### Document extract
********************

Engineering /Hybrid/Full-Time

Sr. AWS DevOps SRE Lead

Beaverton, OR / Lakewood, CO / Norwood, MA. United States

Are you endlessly curious, great with people and love working with a talented team of engineers? Do you have a knack for troubleshooting and love solving problems? We are seeking a dynamic and self-driven individual to join our Site Reliability Engineering (SRE) / Managed Services team as a Senior SRE Lead. This is an excellent opportunity for a seasoned professional with strong AWS DevOps skills to not only contribute to cutting-edge technologies but also lead and mentor a team of SRE engineers. At Cloud303, we foster a culture of collaboration, transparency, and a “get it done” attitude. We value individuals who take ownership and guide initiatives to successful completion. Given the variability of challenges that come along with support work, a wide range of experience with different types of AWS workloads is a must.

If you are a highly self motivated individual and are not afraid of wearing multiple hats while learning aspects of running a start-up, you’ll fit right in!

img

Day to Day Responsibilities

  • Team Leadership
    • Lead and mentor a team of Site Reliability Engineers
    • Foster a collaborative and transparent culture within the team.
    • Manage a large number of simultaneous engagements
    • Supervise the helpdesk
    • Approve team timesheets
    • Supervise execution of technical tasks
  • Issue Resolution
    • Ensure outages and issues are resolved promptly
  • Subject Matter Expert
    • Answer questions and provide expert support to engineers working on support tickets
    • Fill in knowledge gaps to ensure the prompt resolution of support tickets
  • Client Engagement
    • Interface with clients as needed, providing expert support and guidance throughout ticket lifecycles.
  • Cloud Solutions Development
    • Identify which requests require larger professional services projects and which can be handled by the SRE team
    • Architect cost-effective, AWS-based cloud solutions for clients
    • Heavy use of IaC (Terraform & CloudFormation) to automate our use of AWS

img

Requirements

  • Experience:
    • 6+ years of production experience, with a focus on cloud-based environments.
    • Proven expertise in networking, orchestration/automation, and scripting.

********************

### Work instructions
[1] In the Sr. AWS DevOps SRE Lead job posting, rewrite everything from "Are you endlessly" down to "workloads is a must.", changing "AWS" to "Amazon Web Services".
[2] Answer these questions about the Sr. AWS DevOps SRE Lead job posting:
(a) Which locations are listed for the position?
(b) Which two IaC tools does the posting name?
(c) How many years of production experience are required?
[3] Continue the Sr. AWS DevOps SRE Lead job posting after its last line.

### Collected material

********************

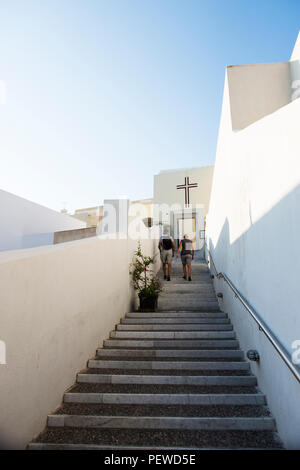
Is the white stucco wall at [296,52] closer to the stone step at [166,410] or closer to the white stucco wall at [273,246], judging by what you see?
the white stucco wall at [273,246]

********************

### Task-by-task outputs
[1]
Are you endlessly curious, great with people and love working with a talented team of engineers? Do you have a knack for troubleshooting and love solving problems? We are seeking a dynamic and self-driven individual to join our Site Reliability Engineering (SRE) / Managed Services team as a Senior SRE Lead. This is an excellent opportunity for a seasoned professional with strong Amazon Web Services DevOps skills to not only contribute to cutting-edge technologies but also lead and mentor a team of SRE engineers. At Cloud303, we foster a culture of collaboration, transparency, and a “get it done” attitude. We value individuals who take ownership and guide initiatives to successful completion. Given the variability of challenges that come along with support work, a wide range of experience with different types of Amazon Web Services workloads is a must.

[2]
(a) Beaverton, OR; Lakewood, CO; and Norwood, MA, in the United States.
(b) Terraform and CloudFormation.
(c) 6+ years.

[3]
  • Leadership Skills:
    • Demonstrated leadership experience in managing teams and administering production systems and environments.
    • Participated in outage recovery and incident response.
  • Technical Proficiency:
    • Deep understanding of containers and orchestration systems, preferably EKS/K8S and/or ECS.
    • Experience with deploying and debugging microservices.
    • Experience with instrumenting metrics, alerting, and logging of production systems, especially with DataDog
    • Experience with HPC-related software and services preferred (AWS ParallelCluster, Slurm, AWS Batch, AWS Step Functions, Elastic Fabric Adapter)
  • AWS Mastery:
    • Extensive experience with core AWS services.
    • AWS Solutions Architect or other AWS certifications are highly desirable.
  • Communication:
    • Strong verbal and written communication skills.
    • Previous client-facing experience is strongly preferred.
  • US Citizenship and/or authorized to work in the United States
  • Ability to commute to one of the Cloud303 offices (minimum 2 days per week)
    • Locations:
      • Beaverton, OR
      • Lakewood, CO
      • Boston, MA

Our Benefits

We offer a comprehensive benefits package that supports your well-being, growth, and work-life balance. Our benefits reflect our commitment to a positive and collaborative work environment where you can thrive both professionally and personally.

img

Medical Care

Stay in good health with our robust medical plan.

img

Dental Care

Maintain a healthy smile with our dental care plan.

img

Vision Care

Better vision with our comprehensive plan.

img

Retirement Plan

401k with Contribution Matching and IRA available.

img

Family Leave

Family always comes first at our company. Maternity and Paternity leave are covered.

img

Paid Time Off

Competitive vacation, sick, and public holidays.

img

Stock Option Plan

We're one the fastest growing AWS partners, ever. Gain long term benefits for your efforts.

img

Free AWS Training & Education

We'll pay for your AWS training and certification costs. We invest in your career.

img

Unlimited Snacks & Coffee

We know it's a cheesy benefit, but people do really care about these!